Document text.
::::::::
Our 3D experiments explore the full spectrum of volcanic column regimes, from fully convective plumes to total collapsing fountains generating PDCs, in a mass eruption rate range spanning two orders of magnitude (from 107 to 109 kg s−1). For each simulation, we determine the percentage of collapsing mass Qc and the average temperature of the mixture in the collapsing region Tc (as detailed in the Methods section), and highlight the role of turbulence and mixing of atmospheric air in decreasing the temperature of the collapsing mass for models in which gas and particles are either in equilibrium or in kinematic decoupling regime.

Partial and total collapse regimes with gas–particle kinematic decoupling are shown in Fig. 1 for a mass eruption rate of 108 kg s−1 (input parameters are reported in Table 1). In the first case (Fig. 1a, b), the column is characterized by a regime of incipient collapse, in which batches of mass are intermittently released throughout the simulation time. At about 1 km above the inlet, the inner and hotter portion of the column starts displaying oscillatory behavior, driven by the development of turbulent large eddies along the margins. This turbulent mixing progressively erodes the central unmixed laminar jet, favoring the entrainment of cold atmospheric air and the subsequent dilution of the mixture (Fig. 1a, Supplementary Fig. 2a, b). The degree and extent of this process determine the percentage of mass involved in the collapse (i.e., the stronger the erosion, the less the collapsing mass). Given that the erosion process does not involve the entire central structure before the upward momentum of the mixture is exhausted, the less mixed, dense part of the column collapses toward the ground, in this case from a height of ~2.8 km (collapse height—Hc; Methods section). During the collapse, the mixture continues entraining ambient air and diluting, and depending on the amount of mixing, it may either be re-entrained into the eruptive column or remain denser than the atmosphere forming a PDC of small runout (<7 km). At the same time, the outer mixed portion of the column becomes buoyant and forms a convective plume that in this case reaches ~38 km (Methods section).
::::::::
Data below.

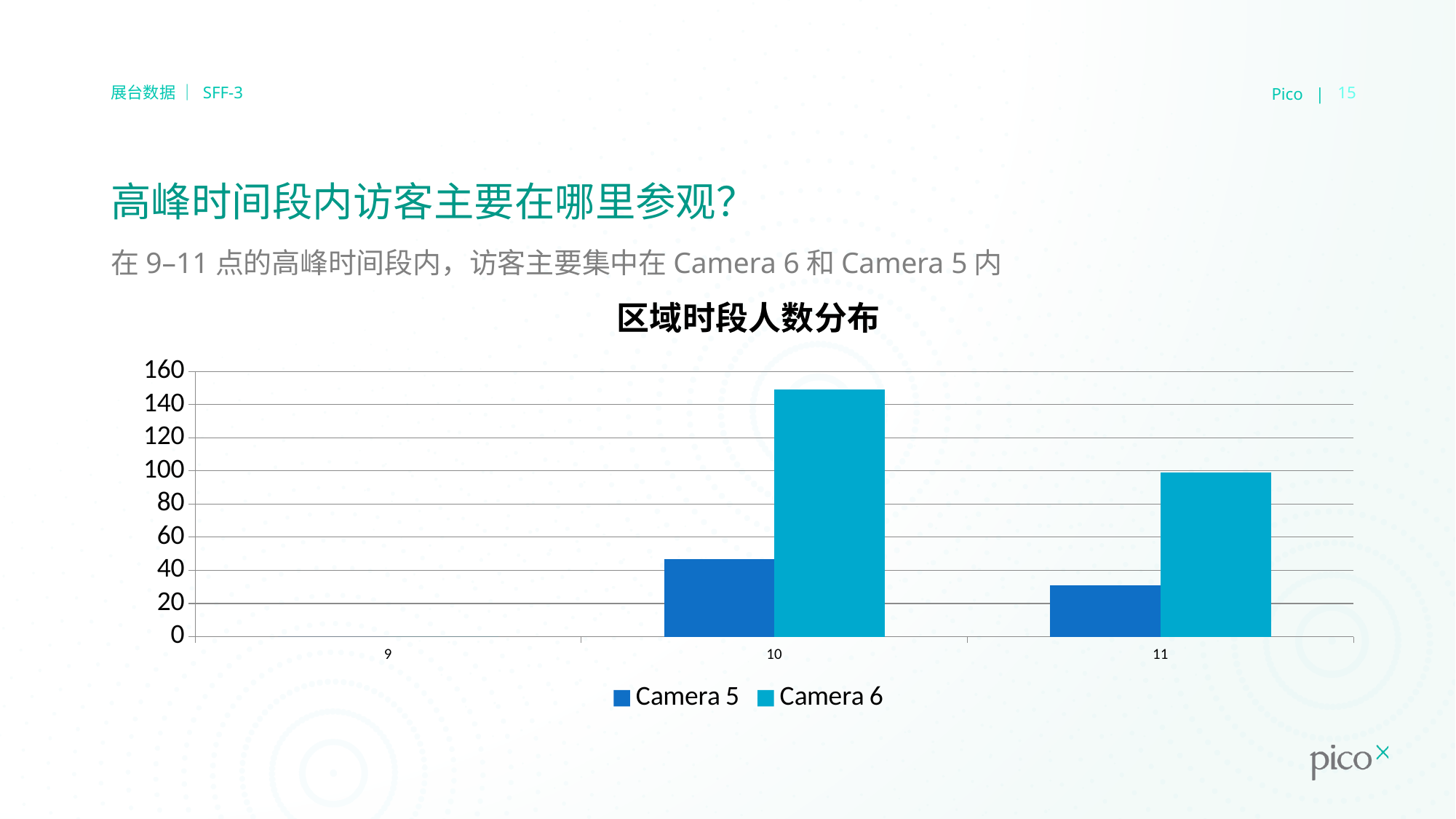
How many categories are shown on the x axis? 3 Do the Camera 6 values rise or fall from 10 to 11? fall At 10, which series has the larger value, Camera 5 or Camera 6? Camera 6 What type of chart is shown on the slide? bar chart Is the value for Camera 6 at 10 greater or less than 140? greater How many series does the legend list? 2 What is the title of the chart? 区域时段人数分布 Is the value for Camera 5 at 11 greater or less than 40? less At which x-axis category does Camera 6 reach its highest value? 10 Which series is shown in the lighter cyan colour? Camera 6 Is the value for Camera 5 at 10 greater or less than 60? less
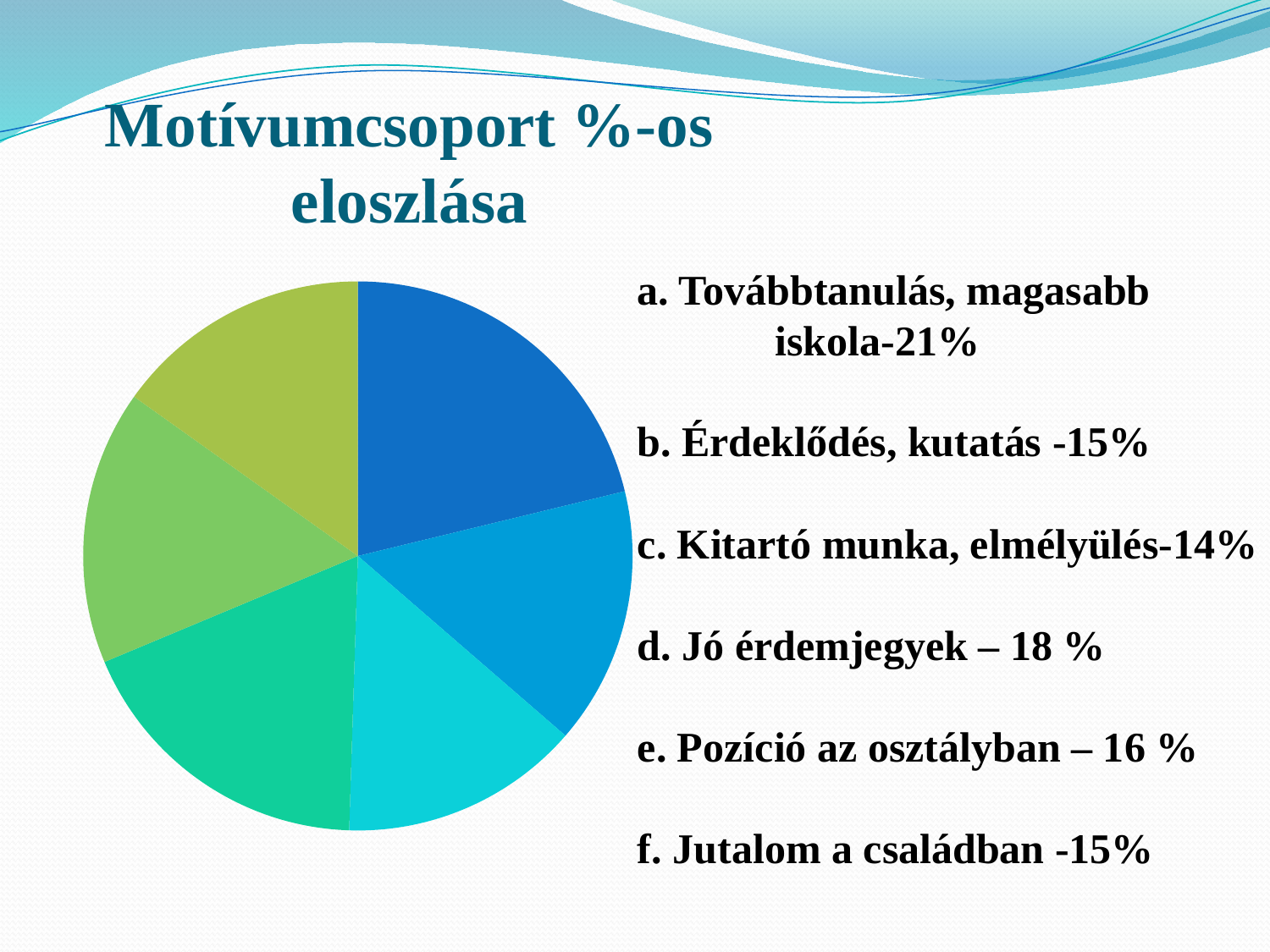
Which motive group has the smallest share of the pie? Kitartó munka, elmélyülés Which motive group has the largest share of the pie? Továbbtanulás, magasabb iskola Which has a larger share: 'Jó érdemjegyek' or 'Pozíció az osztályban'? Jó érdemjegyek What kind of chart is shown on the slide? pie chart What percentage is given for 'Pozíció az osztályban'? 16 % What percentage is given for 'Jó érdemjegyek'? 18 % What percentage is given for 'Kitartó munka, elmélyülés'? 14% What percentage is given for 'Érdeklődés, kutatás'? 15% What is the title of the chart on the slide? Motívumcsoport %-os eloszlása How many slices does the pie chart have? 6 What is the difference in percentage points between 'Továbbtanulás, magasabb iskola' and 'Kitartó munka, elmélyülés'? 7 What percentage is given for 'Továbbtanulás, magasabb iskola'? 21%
::::::::
Exercise objective. Retype everything in the volcanic column text from "Our 3D experiments" down to "kinematic decoupling regime.".

Written reply.
Our 3D experiments explore the full spectrum of volcanic column regimes, from fully convective plumes to total collapsing fountains generating PDCs, in a mass eruption rate range spanning two orders of magnitude (from 107 to 109 kg s−1). For each simulation, we determine the percentage of collapsing mass Qc and the average temperature of the mixture in the collapsing region Tc (as detailed in the Methods section), and highlight the role of turbulence and mixing of atmospheric air in decreasing the temperature of the collapsing mass for models in which gas and particles are either in equilibrium or in kinematic decoupling regime.